K-Means is an unsupervised Machine Learning algorithm used for data clustering. It is a technique employed to classify unlabelled data into a number K of clusters or groups based on their similarities.
The number of clusters K is an input to the model. There exist different techniques to determine its optimal value that will be discussed in future articles.
It is a very simple and easy-to-interpret algorithm. It can be better understood when explaining its training procedure.
How is a K-Means model trained?
- K data points are chosen randomly as centroids of the K clusters.
- The distance of each data point to each centroid is computed.
- Each data point will be assigned the cluster whose centroid is the closest.
- The centroids are recalculated based on the data points that belong to each cluster. The “means” part of the model name comes from averaging the data to find the centroids.
- Repeat steps 2 to 4 until:
- The centroids have stabilized, meaning that there is no change in their values.

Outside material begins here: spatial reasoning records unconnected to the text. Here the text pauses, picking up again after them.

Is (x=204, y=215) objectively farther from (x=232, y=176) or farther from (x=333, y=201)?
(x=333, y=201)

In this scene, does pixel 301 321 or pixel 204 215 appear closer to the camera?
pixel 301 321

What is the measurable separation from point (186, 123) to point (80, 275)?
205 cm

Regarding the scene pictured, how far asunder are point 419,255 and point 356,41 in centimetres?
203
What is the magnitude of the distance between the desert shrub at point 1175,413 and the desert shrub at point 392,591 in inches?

- The specified number of iterations has been achieved.
Visualization of optimal clustering. K = 3
How can we predict the cluster a new data point belongs to?
In order to get the predictions from this model, we will need to follow a similar process to the one followed during training.

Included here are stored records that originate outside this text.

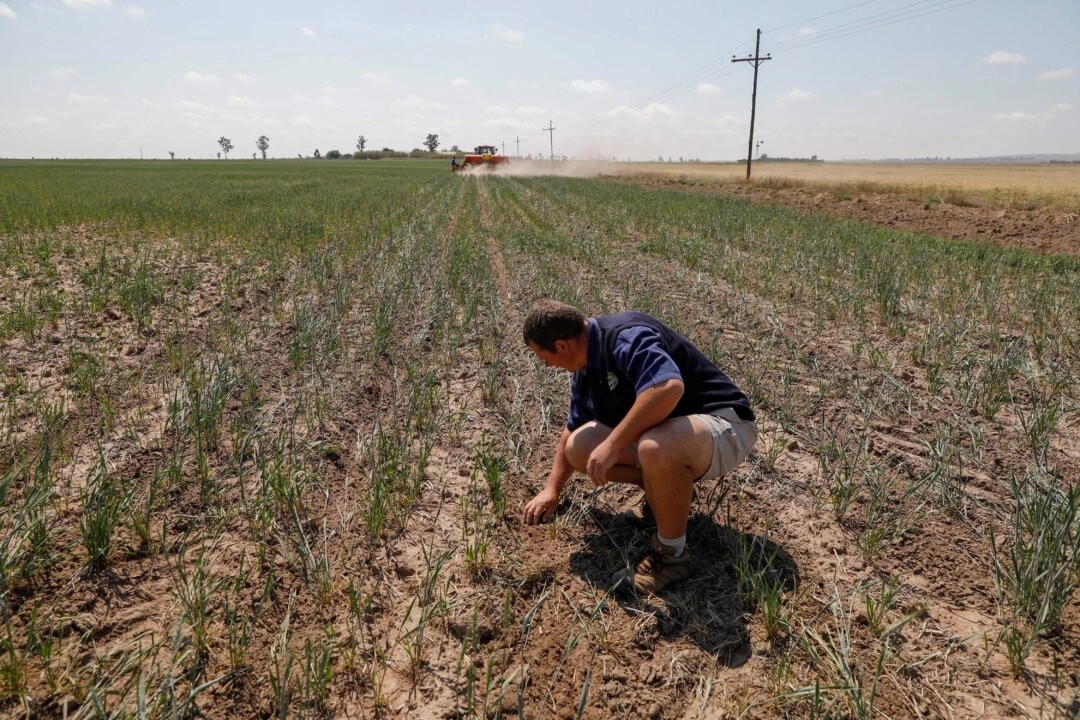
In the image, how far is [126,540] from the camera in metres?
2.63

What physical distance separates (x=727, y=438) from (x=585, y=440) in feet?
2.02

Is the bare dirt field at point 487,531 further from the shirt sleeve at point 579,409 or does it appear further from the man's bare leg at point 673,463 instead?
the shirt sleeve at point 579,409

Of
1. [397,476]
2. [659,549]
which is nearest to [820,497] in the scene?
[659,549]

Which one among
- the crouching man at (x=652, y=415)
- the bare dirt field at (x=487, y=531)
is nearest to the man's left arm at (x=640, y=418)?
the crouching man at (x=652, y=415)

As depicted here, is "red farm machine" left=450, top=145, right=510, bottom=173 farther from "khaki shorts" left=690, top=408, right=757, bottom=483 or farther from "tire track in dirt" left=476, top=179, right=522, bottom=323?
"khaki shorts" left=690, top=408, right=757, bottom=483

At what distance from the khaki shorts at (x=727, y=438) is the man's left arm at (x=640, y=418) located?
28cm

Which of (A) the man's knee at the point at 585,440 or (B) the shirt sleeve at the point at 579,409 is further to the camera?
(B) the shirt sleeve at the point at 579,409

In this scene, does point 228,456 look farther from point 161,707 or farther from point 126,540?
point 161,707

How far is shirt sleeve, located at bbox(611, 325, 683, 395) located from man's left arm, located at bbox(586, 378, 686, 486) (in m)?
0.03

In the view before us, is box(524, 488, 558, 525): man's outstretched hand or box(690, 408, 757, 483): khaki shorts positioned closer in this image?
box(690, 408, 757, 483): khaki shorts

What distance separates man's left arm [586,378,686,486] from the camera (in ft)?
7.64

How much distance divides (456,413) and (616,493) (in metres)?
1.24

- Calculate the distance to each K centroid.
- Assign the cluster whose centroid is the closest.
What are its advantages and disadvantages?
- Easy to understand and interpret.
- It is faster than other clustering algorithms when the number of features is very large.

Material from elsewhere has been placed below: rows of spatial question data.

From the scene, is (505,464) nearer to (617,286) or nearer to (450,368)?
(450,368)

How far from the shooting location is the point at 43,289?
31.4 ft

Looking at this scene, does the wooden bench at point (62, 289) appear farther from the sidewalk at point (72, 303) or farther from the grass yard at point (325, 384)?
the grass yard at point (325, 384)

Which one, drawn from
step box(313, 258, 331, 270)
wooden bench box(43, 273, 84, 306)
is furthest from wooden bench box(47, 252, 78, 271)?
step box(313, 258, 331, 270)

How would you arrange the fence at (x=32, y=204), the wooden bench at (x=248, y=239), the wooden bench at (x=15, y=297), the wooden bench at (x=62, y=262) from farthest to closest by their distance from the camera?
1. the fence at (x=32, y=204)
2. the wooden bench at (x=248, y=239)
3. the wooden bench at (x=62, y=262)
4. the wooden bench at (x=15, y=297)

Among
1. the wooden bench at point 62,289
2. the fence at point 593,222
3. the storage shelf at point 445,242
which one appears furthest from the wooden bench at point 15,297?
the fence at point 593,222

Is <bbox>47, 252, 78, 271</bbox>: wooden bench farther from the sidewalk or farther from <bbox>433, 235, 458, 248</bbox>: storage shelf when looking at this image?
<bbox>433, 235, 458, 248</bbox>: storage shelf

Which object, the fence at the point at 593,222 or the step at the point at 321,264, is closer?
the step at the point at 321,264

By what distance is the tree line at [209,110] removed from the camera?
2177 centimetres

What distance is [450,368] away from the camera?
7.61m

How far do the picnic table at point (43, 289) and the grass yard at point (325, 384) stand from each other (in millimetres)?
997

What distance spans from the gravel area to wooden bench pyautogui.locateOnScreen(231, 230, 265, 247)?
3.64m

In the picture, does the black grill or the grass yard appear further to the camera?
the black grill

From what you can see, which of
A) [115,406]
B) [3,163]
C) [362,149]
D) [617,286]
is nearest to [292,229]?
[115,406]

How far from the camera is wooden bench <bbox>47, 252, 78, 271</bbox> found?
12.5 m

- It produces tighter clusters than other clustering algorithms.
- The number K of clusters is not easy to determine. Some techniques such as the elbow method can be used to estimate its optimal value.
- The data needs to be scaled or normalized as this model is very sensitive to the scale of the different features.
- It may not be suitable for particular geometrical shapes of the data clusters.
- It is sensitive to the initialization of the centroids. A poor initialization could lead to a poor clustering.
Visualization of a poor clustering due to a poor initialization of centroids. K = 3
One way of improving the clustering is repeating the K-Means training process several times and selecting the model that has the largest intercluster distance and the smallest intracluster distance.
Also, we can use the K-Means++ initialization to ensure a smarter initialization of the centroids and improve the quality of the clustering.
The steps for initializing the centroids with the K-Means++ algorithm are the following:
- Randomly pick the first centroid.
- Calculate the distance of all data points to the selected centroid.
- The next centroid is chosen as the data point that is the farthest from the nearest centroid.
- Repeat steps 2 and 3 until selecting the K centroids.
How can I use it in Python?
Finally, this model can be used in Python thanks to the scikit-learn library KMeans. It is worth mentioning that the centroids initialization is set by default to the K-Means++ algorithm.